Wed Dec 16 09:00:48 PST 2020

sammccall added a comment.

TL;DR: Cool! I think we should complicate the signature of `hasFile()` a bit to avoid calling SwapIndex::snapshot() for each file. There's also some quadratic behavior due to calling index ops from MergeIndex when children are MergeIndexes, but N is small and I think we can solve it later.

---

I like the simplicity/elegance of this solution, and the fact that it avoids the scaling pitfall of trying to return a list of all the indexed files.

I am concerned about performance though. At a high level, we try to make index operations fairly coarse/batched and only do a handful of them. This was originally to allow these operations to be RPCs, but of course this assumption gets baked in in other ways too.

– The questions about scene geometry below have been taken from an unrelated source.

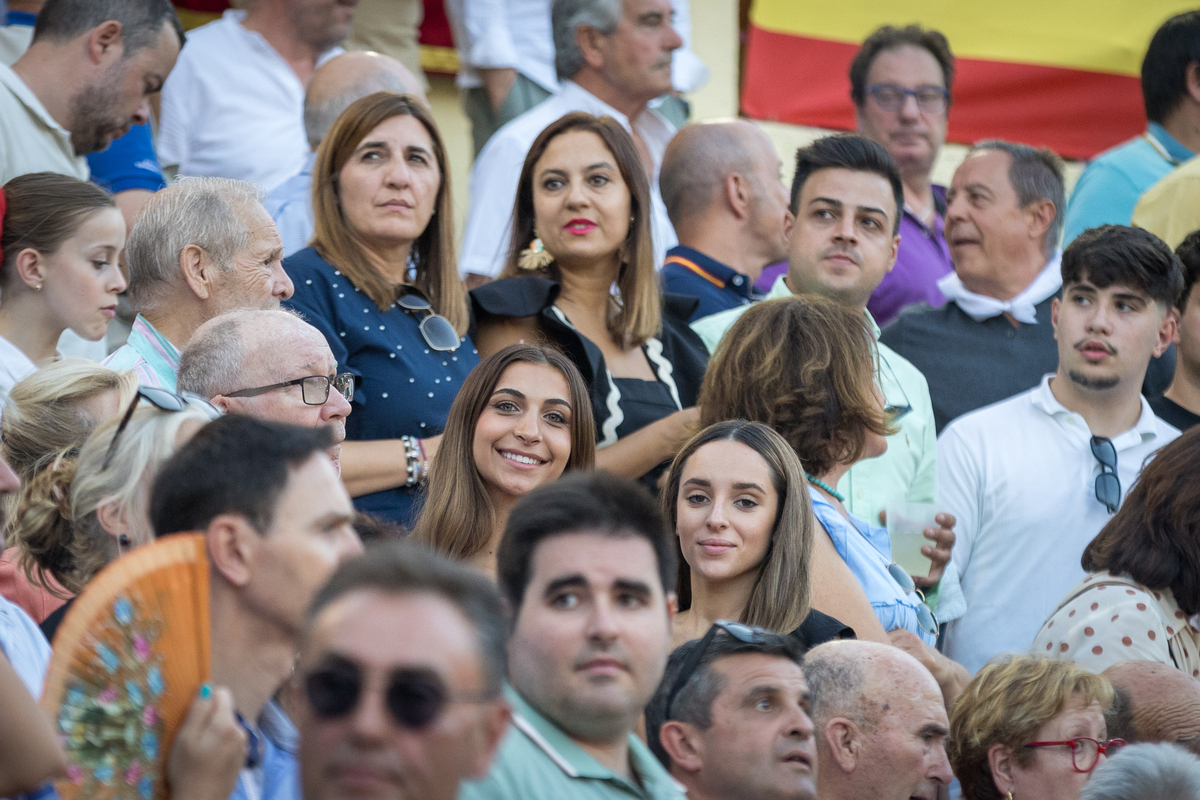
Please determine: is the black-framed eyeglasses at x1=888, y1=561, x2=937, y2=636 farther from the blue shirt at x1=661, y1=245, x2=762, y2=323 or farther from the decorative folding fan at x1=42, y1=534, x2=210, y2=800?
the decorative folding fan at x1=42, y1=534, x2=210, y2=800

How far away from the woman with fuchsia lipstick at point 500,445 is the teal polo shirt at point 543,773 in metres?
1.37

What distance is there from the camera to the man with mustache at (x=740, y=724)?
2.82 metres

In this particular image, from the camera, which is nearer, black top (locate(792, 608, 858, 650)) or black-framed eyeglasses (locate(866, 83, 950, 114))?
black top (locate(792, 608, 858, 650))

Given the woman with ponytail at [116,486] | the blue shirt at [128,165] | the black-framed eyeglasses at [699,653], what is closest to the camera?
the woman with ponytail at [116,486]

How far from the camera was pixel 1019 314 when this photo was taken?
19.4 feet

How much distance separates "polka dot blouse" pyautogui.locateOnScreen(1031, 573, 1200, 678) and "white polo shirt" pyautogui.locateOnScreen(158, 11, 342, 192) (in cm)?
339

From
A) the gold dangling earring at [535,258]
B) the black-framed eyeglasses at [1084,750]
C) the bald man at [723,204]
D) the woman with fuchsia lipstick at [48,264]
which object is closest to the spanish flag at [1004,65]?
the bald man at [723,204]

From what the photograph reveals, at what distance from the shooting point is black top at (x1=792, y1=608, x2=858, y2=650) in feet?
12.3

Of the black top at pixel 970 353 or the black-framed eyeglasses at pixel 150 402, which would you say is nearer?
the black-framed eyeglasses at pixel 150 402

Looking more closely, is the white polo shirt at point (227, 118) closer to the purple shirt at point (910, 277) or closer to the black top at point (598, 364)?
the black top at point (598, 364)

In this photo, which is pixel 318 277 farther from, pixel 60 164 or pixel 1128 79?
pixel 1128 79

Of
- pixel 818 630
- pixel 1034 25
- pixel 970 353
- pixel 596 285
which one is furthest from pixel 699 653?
pixel 1034 25

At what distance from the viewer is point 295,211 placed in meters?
5.32

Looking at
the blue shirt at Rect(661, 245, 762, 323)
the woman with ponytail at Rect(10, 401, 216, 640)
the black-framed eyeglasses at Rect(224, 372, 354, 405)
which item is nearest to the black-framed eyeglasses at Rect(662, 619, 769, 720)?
the woman with ponytail at Rect(10, 401, 216, 640)
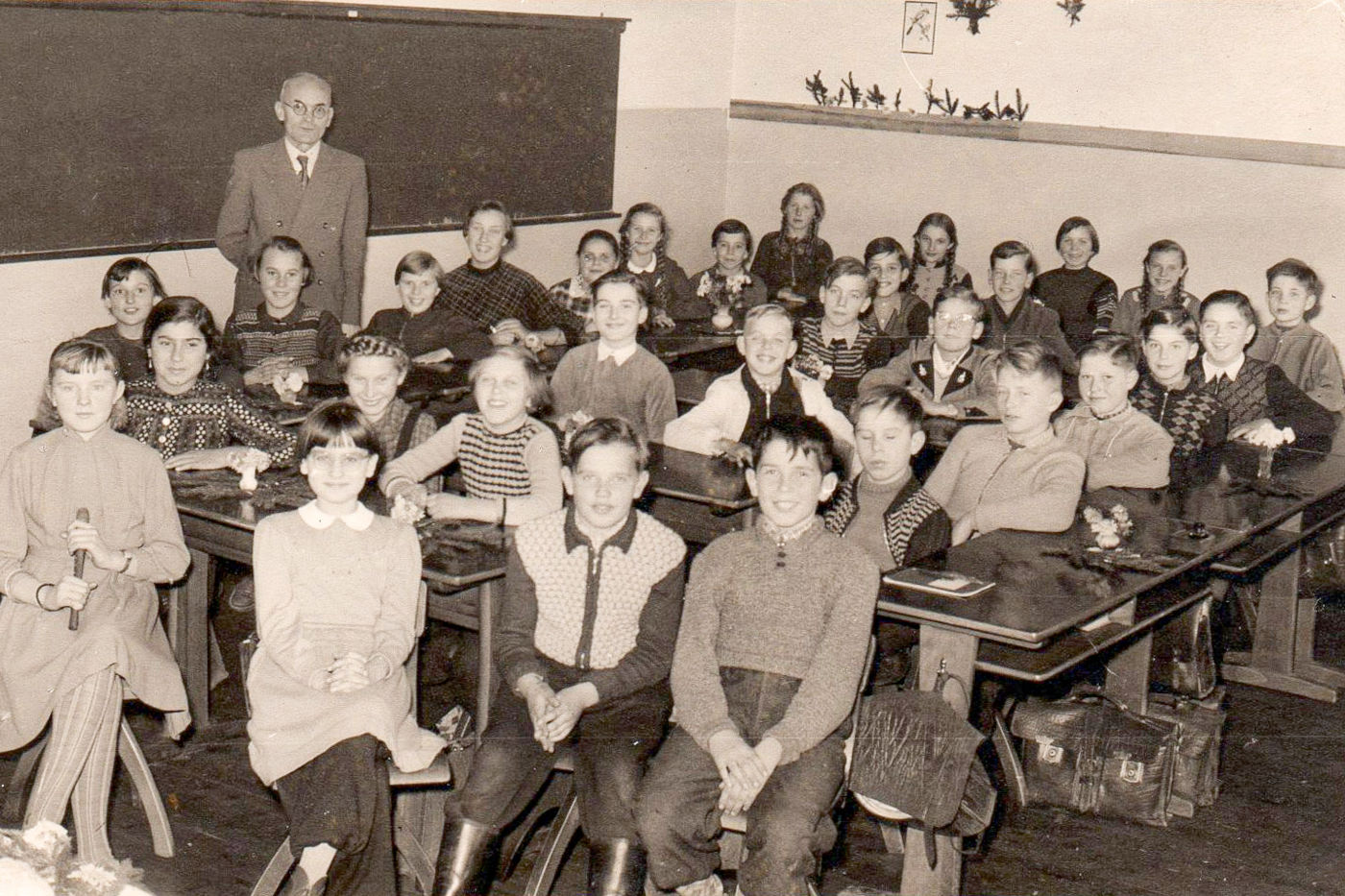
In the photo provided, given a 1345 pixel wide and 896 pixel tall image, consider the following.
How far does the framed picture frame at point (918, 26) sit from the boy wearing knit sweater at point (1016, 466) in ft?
15.6

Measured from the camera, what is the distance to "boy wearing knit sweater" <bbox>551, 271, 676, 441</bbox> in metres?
4.66

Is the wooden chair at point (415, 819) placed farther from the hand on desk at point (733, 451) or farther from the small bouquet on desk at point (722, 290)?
the small bouquet on desk at point (722, 290)

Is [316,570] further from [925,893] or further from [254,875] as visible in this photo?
[925,893]

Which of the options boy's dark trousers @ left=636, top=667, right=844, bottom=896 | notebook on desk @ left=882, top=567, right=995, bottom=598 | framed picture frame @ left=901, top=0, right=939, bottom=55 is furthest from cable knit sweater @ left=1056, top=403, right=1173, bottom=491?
framed picture frame @ left=901, top=0, right=939, bottom=55

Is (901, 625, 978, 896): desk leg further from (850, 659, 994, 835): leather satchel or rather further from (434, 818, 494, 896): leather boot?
(434, 818, 494, 896): leather boot

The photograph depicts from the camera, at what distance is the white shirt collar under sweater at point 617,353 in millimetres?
4711

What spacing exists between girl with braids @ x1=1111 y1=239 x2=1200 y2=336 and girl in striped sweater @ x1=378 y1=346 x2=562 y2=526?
153 inches

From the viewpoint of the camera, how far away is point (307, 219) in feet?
18.8

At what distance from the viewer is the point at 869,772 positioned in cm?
293

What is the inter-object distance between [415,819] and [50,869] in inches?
60.0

Introducing a fine-grained operation like this causes some of the assumptions to be violated.

Concretely, SwapIndex (and ProjectAwareIndex) take a lock to obtain the index snapshot to use, and so here we do that for each call to `hasFile()`. Most indexes are wrapped in SwapIndex for either lazy-loading or dynamic updating.

And we hammer it reasonably hard here, MergeIndex::refs() will call it in a loop for ~100 times, and because there are multiple MergeIndexes in the index stack, we end up with duplication: the first index never gets hasFile(), the second gets it 100 times, the third 200 times, the fourth 300 times. (Currently we have at least 4 indexes in the stack).

Taking 600 locks to call refs() seems... less than ideal. For now they'll probably be uncontended as we only call refs() for interactive actions (find-references and rename), but fundamentally this applies to all requests, not just refs, so I'm not sure this will be true in the future (a fast pseudoparser index will want to consult the previous index to resolve symbols).

This all seems related to the idea that `hasFile()` isn't implemented for RemoteIndex - it's a pragmatic shortcut, but in principle it'd be nice to be able to implement it, and there's some minimum per-RPC overhead.

---

So, can we do anything about all this?

Locking once for each ref: fundamentally we want to lock once to get the snapshot, then query the snapshot for each file. This changing hasFile to return an oracle that can be cheaply queried, e.g. a signature like `unique_function<bool(StringRef)> SymbolIndex::indexedFiles()`.

The quadratic nature of calling any index ops in MergedIndex: I guess probably not without flattening our binary-tree/linked-list of MergedIndex into an N-way merge. Back in the day, we basically had one static index which was huge, and one dynamic index which was tiny, and the no-copy aspect of MergedIndex was appealing (and it was easy to implement!). But we're probably not coming out ahead anymore vs simply committing to copy everything once. The N-way merge would have other advantages too: we could query large/slow indexes in parallel to improve latency.

Implementing a pseudo-batch form of hasFiles as an RPC for remote-index: we'd need to give up on getting answers for files one-by-one. That would be OK for an N-way merge (since we'd fetch all results before merging, we could build a list). But servers typically index *everything* under a certain directory, so fetching the list of directories and evaluating per-file queries client-side is a cheap and reasonable alternative (that's more accurate than `return false`!)

Repository:
  rG LLVM Github Monorepo

CHANGES SINCE LAST ACTION
  https://reviews.llvm.org/D93393/new/

https://reviews.llvm.org/D93393